(Texte source)
Le deuxième cas est celui des participations chinoises dans des entreprises étrangères. Aucun Etat occidental ne s'est permis d'imposer la règle que l'Etat chinois fait respecter sur son territoire. Or ce qui intéresse l'Etat chinois et les entreprises chinoises liées à lui, c'est de s'emparer pleinement des entreprises qu'il convoite. Cela passe par obtention de la majorité du capital. Et qu'importe pour lui si pour s'assurer la majorité du capital, il lui faut acheter 100 % du capital. Ses poches sont très profondes. Les entreprises qui sont amenées à faire entrer le capital chinois chez elles doivent savoir qu'elles font entrer un loup dans leur bergerie.

Jean-François Dufour : Les prises de participation chinoises sont souvent perçues comme dangereuses parce que la Chine est engagée dans un mouvement de captation de technologies qui vise à faire émerger ses propres champions nationaux. Les partenaires d’aujourd’hui peuvent de ce fait être les concurrents de demain. Et ce d’autant plus, qu’ils ont  tendance à assimiler et s’approprier très rapidement les technologies auxquelles ils accèdent. Contrairement à un mythe tenace, la copie n’est pas une spécificité chinoise ni asiatique - on la retrouve très présente dans l’histoire industrielle européenne et américaine. Mais aujourd’hui elle prend une dimension particulière du fait de l’ampleur des ambitions chinoises. Face à cette donnée, les entreprises occidentales doivent procéder à des arbitrages – à l’exemple d’Alstom, qui a choisi, il y a quelques années, de ne pas transférer la technologie du TGV à ses partenaires chinois.

(Contenu des données)
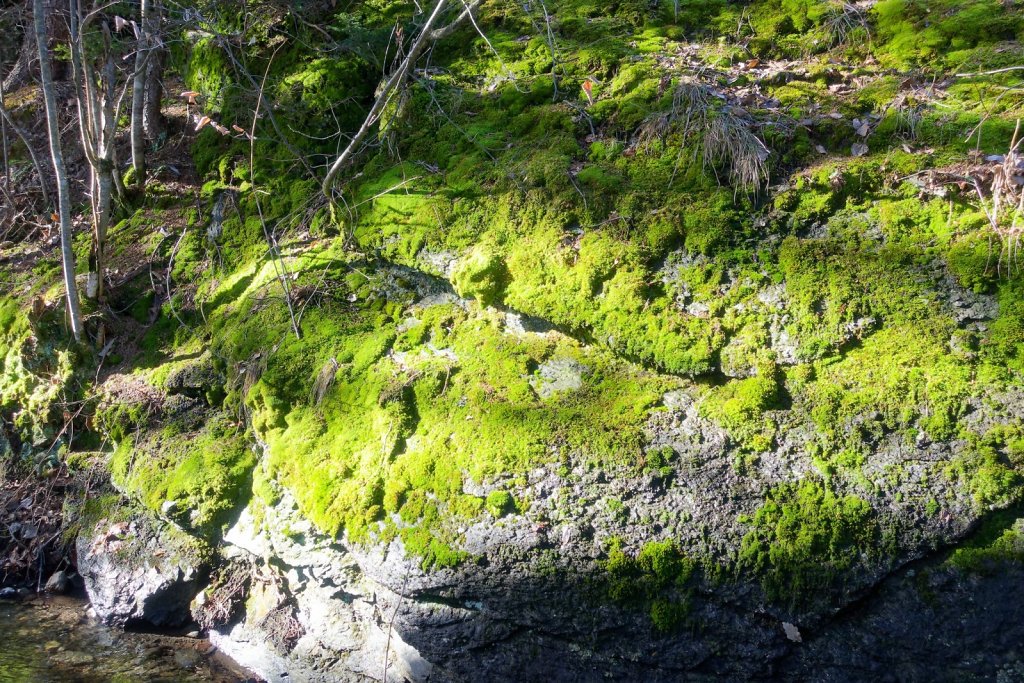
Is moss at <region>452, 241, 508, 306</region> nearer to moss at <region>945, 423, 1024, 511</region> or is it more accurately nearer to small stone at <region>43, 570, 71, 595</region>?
moss at <region>945, 423, 1024, 511</region>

(Consigne 1)
Répondez à ces questions à partir du texte sur les participations chinoises :
(a) D'après le texte, qu'est-ce qui intéresse l'État chinois et les entreprises chinoises liées à lui ?
(b) Dans quelles histoires industrielles la copie est-elle présentée comme très présente ?
(c) Quel choix Alstom a-t-elle fait il y a quelques années ?
(Consigne 2) Écrivez la suite du texte sur les participations chinoises dans les entreprises étrangères, à partir de sa dernière phrase.
Le matériel fourni ne joue aucun rôle ici.

(Réponse attendue 1)
(a) S'emparer pleinement des entreprises qu'ils convoitent, ce qui passe par l'obtention de la majorité du capital.
(b) Dans l'histoire industrielle européenne et américaine.
(c) Ne pas transférer la technologie du TGV à ses partenaires chinois.

(Réponse attendue 2)
Malgré ces pratiques, peu de sanctions sont prononcées par l'OMC notamment. Comment expliquer cette impuissance des institutions internationales ?

Jean-François Dufour : Le paradoxe vient de ce que la Chine s’est très bien adaptée à l’environnement construit par les grandes économies occidentales, alors même qu’elle ne joue pas selon les mêmes règles. Les entreprises chinoises vont rarement enfreindre de manière frontale les réglementations édictées par un organisme comme l’OMC. Mais elles évoluent dans un cadre qui peut opérer une distorsion des conditions de concurrence. Par exemple, elles n’auront pas recours à des subventions directes aux exportations, qui les rendraient condamnables. Mais plutôt à des subventions indirectes – financements ou conditions d’exploitation plus favorables que celles qui correspondraient à une économie de marché –, beaucoup plus difficiles à prouver.

Y a-t-il une spécificité à l'impérialisme chinois ou répond-il aux mêmes logiques que les autres impérialismes ?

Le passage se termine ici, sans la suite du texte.